**DATASET RECORDS:**

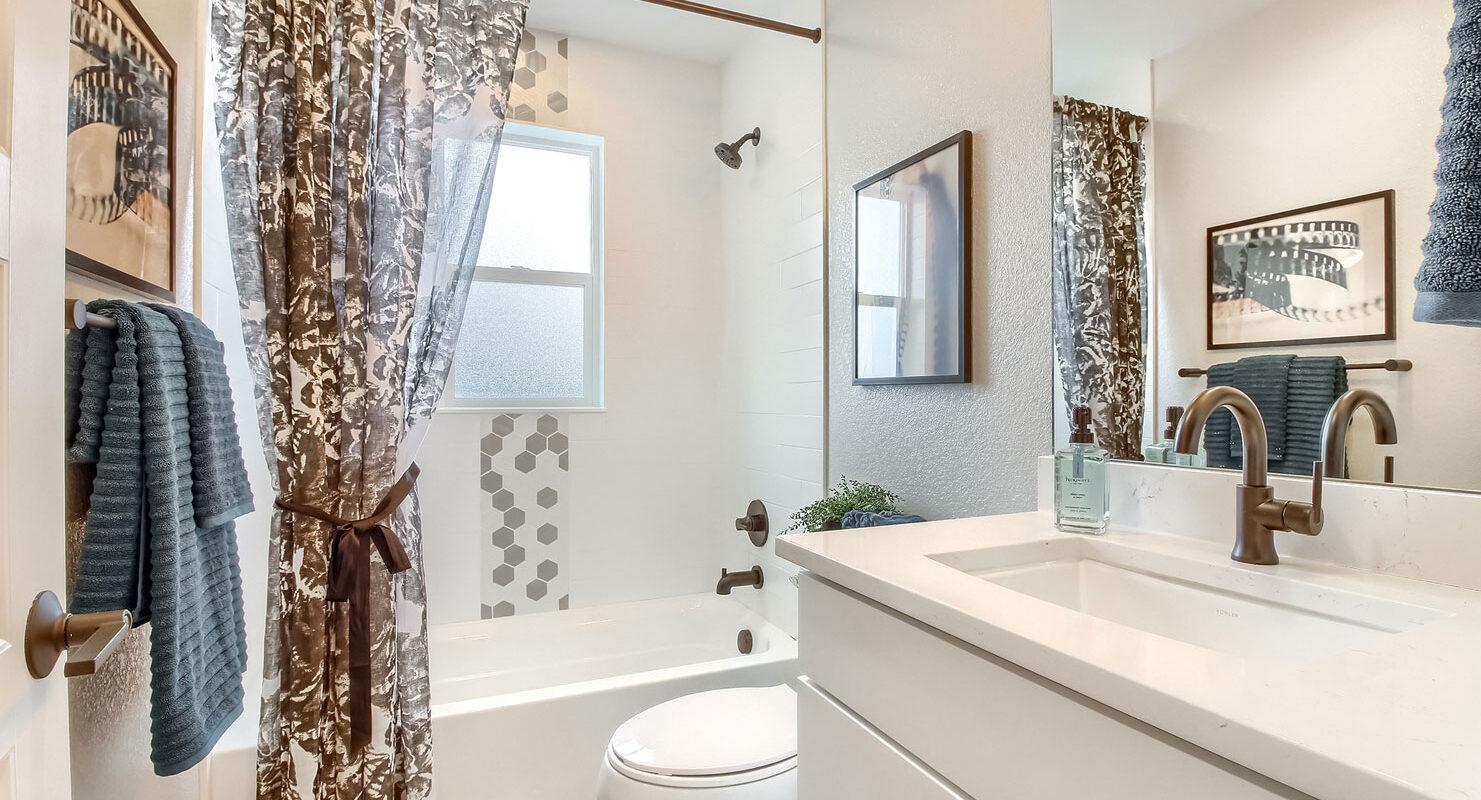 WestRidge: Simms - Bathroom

...

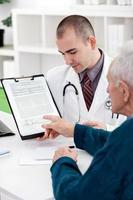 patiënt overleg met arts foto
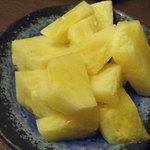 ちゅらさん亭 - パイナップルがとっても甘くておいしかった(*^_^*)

* * *

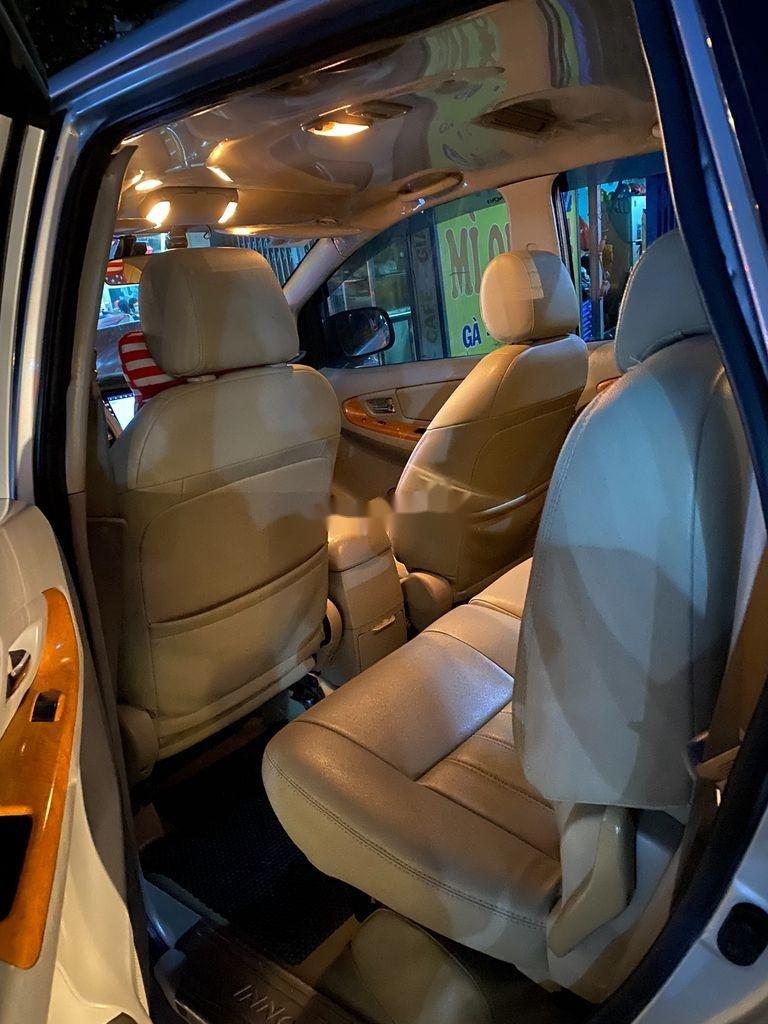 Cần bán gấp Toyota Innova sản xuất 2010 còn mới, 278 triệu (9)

**REQUIRED ACTION:** Above are the records; return the lines in them from the one with "patiënt overleg met arts foto" to the one with "ちゅらさん亭 - パイナップルがとっても甘くておいしかった(*^_^*)", inclusive, exactly and without images.

**EXERCISE SOLUTION:**
 patiënt overleg met arts foto
 ちゅらさん亭 - パイナップルがとっても甘くておいしかった(*^_^*)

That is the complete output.